Develop an evaluation plan to ensure your program evaluations are carried out efficiently in the future. Note that bankers or funders may want or benefit from a copy of this plan.
Ensure your evaluation plan is documented so you can regularly and efficiently carry out your evaluation activities. Record enough information in the plan so that someone outside of the organization can understand what you’re evaluating and how. Consider the following format for your report: 1. Title Page (name of the organization that is being, or has a product/service/program that is being, evaluated; date) 2. Table of Contents 3. Executive Summary (one-page, concise overview of findings and recommendations) 4. Purpose of the Report (what type of evaluation(s) was conducted, what decisions are being aided by the findings of the evaluation, who is making the decision, etc.) 5. Background About Organization and Product/Service/Program that is being evaluated a) Organization Description/History b) Product/Service/Program Description (that is being evaluated) i) Problem Statement (in the case of nonprofits, description of the community need that is being met by the product/service/program) ii) Overall Goal(s) of Product/Service/Program iii) Outcomes (or client/customer impacts) and Performance Measures (that can be measured as indicators toward the outcomes) iv) Activities/Technologies of the Product/Service/Program (general description of how the product/service/program is developed and delivered) v) Staffing (description of the number of personnel and roles in the organization that are relevant to developing and delivering the product/service/program) 6) Overall Evaluation Goals (eg, what questions are being answered by the evaluation) 7) Methodology a) Types of data/information that were collected b) How data/information were collected (what instruments were used, etc.) c) How data/information were analyzed d) Limitations of the evaluation (eg, cautions about findings/conclusions and how to use the findings/conclusions, etc.) 8) Interpretations and Conclusions (from analysis of the data/information) 9) Recommendations (regarding the decisions that must be made about the product/service/program) Appendices: content of the appendices depends on the goals of the evaluation report, eg.: a) Instruments used to collect data/information b) Data, eg, in tabular format, etc. c) Testimonials, comments made by users of the product/service/program d) Case studies of users of the product/service/program e) Any related literature
1. Don’t balk at evaluation because it seems far too “scientific.” It’s not.
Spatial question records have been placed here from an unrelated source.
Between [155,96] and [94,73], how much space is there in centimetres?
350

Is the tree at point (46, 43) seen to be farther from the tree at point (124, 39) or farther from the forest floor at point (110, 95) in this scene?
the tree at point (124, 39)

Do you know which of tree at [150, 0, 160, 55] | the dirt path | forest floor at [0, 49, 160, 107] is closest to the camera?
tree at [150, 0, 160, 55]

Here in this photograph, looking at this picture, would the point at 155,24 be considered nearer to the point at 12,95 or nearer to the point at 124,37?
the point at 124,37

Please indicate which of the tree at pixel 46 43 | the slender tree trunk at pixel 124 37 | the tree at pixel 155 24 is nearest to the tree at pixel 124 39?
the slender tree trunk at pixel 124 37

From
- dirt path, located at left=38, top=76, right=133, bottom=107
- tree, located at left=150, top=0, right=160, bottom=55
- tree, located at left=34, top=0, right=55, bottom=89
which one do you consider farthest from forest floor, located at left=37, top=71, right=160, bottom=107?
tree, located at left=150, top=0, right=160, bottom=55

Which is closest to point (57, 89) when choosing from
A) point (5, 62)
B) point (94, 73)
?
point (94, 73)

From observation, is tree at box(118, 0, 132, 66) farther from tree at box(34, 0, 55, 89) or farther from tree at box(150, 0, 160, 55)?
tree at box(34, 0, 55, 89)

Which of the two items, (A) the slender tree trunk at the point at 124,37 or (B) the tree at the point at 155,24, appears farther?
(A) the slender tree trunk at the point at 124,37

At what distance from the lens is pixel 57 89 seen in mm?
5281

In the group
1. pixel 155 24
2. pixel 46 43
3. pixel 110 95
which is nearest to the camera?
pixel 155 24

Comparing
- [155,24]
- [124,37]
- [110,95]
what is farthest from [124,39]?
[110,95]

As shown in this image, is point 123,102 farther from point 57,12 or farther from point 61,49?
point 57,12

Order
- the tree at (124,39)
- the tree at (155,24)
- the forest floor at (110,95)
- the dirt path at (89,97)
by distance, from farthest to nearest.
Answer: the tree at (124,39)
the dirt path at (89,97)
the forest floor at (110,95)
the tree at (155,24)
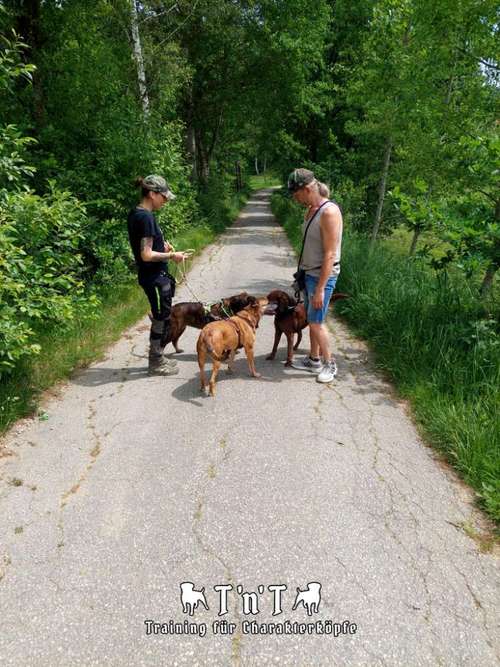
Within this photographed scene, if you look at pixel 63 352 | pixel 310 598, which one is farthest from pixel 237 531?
pixel 63 352

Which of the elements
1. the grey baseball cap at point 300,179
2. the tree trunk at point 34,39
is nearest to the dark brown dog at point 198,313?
the grey baseball cap at point 300,179

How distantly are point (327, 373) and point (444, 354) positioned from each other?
51.1 inches

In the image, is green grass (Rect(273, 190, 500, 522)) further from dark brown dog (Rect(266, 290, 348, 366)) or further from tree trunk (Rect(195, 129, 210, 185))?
tree trunk (Rect(195, 129, 210, 185))

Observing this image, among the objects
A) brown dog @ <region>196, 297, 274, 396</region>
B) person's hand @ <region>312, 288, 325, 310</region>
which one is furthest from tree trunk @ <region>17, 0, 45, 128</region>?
person's hand @ <region>312, 288, 325, 310</region>

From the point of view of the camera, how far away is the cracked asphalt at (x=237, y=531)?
1974 mm

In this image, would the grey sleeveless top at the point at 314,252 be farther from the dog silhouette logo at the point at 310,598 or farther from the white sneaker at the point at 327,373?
the dog silhouette logo at the point at 310,598

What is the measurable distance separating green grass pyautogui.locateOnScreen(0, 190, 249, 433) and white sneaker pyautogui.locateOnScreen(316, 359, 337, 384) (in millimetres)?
2880

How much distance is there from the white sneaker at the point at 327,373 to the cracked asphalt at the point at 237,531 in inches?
10.3

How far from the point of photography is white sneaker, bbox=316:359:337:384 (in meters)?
4.64

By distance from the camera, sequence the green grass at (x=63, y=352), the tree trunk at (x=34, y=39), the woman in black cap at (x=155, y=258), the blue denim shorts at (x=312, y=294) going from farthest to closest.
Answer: the tree trunk at (x=34, y=39)
the blue denim shorts at (x=312, y=294)
the woman in black cap at (x=155, y=258)
the green grass at (x=63, y=352)

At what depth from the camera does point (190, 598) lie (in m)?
2.18

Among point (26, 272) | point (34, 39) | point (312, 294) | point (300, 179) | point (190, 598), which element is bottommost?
point (190, 598)

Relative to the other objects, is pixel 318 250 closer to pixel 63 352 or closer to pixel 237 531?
pixel 237 531

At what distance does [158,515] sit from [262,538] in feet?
2.48
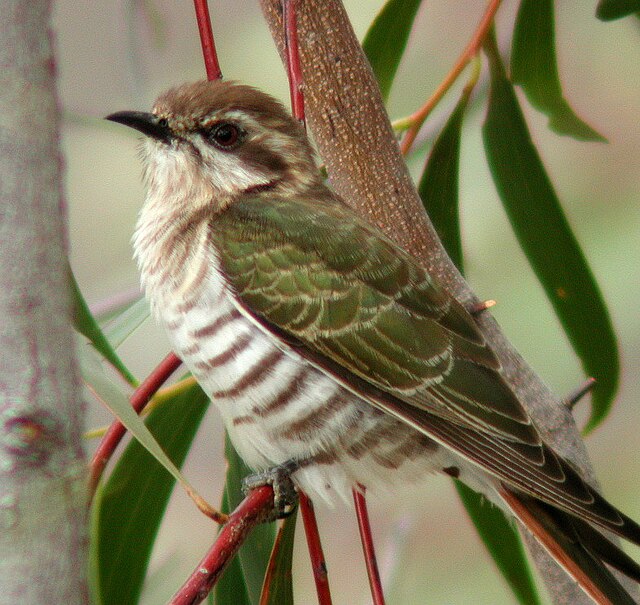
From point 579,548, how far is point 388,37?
3.52 feet

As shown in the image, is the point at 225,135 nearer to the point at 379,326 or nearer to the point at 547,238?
the point at 379,326

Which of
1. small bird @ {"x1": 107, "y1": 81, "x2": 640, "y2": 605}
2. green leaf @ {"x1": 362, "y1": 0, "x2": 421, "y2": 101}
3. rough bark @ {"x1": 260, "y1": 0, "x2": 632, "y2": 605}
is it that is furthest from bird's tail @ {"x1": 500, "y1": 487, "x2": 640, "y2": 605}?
green leaf @ {"x1": 362, "y1": 0, "x2": 421, "y2": 101}

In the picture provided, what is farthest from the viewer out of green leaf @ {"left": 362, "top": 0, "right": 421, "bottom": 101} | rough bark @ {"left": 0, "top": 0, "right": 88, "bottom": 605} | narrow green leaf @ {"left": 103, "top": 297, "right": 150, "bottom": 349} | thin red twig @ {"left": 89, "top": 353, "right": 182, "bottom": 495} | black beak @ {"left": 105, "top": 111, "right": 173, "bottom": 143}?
green leaf @ {"left": 362, "top": 0, "right": 421, "bottom": 101}

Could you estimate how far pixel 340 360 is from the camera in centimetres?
171

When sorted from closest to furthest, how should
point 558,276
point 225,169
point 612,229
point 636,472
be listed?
1. point 225,169
2. point 558,276
3. point 612,229
4. point 636,472

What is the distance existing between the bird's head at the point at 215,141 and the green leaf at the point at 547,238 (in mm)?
407

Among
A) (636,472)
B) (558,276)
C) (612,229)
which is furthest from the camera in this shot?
(636,472)

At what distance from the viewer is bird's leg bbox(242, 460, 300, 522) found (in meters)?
1.70

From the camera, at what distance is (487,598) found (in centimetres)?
355

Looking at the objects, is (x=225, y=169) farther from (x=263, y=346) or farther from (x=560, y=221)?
(x=560, y=221)

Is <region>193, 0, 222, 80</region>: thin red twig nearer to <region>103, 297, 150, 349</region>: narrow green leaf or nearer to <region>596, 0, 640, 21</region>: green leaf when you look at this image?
<region>103, 297, 150, 349</region>: narrow green leaf

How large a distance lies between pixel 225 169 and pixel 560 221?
66 cm

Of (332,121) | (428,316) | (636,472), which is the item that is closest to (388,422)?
(428,316)

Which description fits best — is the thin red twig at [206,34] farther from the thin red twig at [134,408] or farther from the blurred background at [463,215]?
the blurred background at [463,215]
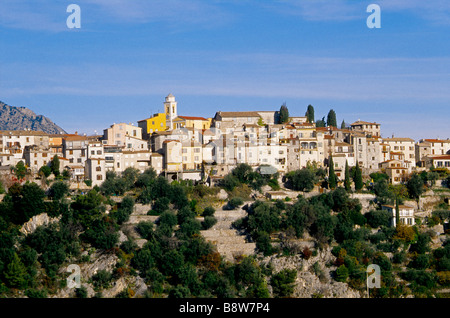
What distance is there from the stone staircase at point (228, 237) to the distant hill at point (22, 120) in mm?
72768

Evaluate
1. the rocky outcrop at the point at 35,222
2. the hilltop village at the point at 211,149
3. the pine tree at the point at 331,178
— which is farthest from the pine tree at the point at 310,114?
the rocky outcrop at the point at 35,222

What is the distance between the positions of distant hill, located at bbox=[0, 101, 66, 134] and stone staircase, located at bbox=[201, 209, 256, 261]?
7277 centimetres

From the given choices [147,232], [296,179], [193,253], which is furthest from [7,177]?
[296,179]

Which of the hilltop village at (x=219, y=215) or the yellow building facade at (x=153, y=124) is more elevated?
the yellow building facade at (x=153, y=124)

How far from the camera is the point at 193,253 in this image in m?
39.8

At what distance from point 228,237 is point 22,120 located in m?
80.6

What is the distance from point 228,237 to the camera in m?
42.5

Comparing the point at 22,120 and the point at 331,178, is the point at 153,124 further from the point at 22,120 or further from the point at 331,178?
the point at 22,120

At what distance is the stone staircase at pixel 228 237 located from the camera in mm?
41219

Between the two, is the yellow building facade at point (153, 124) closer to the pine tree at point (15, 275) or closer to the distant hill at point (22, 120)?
the pine tree at point (15, 275)

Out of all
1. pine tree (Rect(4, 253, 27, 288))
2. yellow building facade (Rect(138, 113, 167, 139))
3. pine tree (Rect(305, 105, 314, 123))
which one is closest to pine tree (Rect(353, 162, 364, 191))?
pine tree (Rect(305, 105, 314, 123))

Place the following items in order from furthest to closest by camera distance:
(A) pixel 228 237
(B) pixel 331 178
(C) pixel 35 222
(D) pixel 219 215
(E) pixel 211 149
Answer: (E) pixel 211 149 → (B) pixel 331 178 → (D) pixel 219 215 → (A) pixel 228 237 → (C) pixel 35 222

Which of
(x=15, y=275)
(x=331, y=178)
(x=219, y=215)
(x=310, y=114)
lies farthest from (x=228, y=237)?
(x=310, y=114)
Usually the first 20% of effort will generate the first 80% of the plan, and this is far better than nothing. 2. There is no “perfect” evaluation design. Don’t worry about the plan being perfect. It’s far more important to do something, than to wait until every last detail has been tested. 3. Work hard to include some interviews in your evaluation methods. Questionnaires don’t capture “the story,” and the story is usually the most powerful depiction of the benefits of your services. 4. Don’t interview just the successes. You’ll learn a great deal about the program by understanding its failures, dropouts, etc. 5. Don’t throw away evaluation results once a report has been generated. Results don’t take up much room, and they can provide precious information later when trying to understand changes in the program.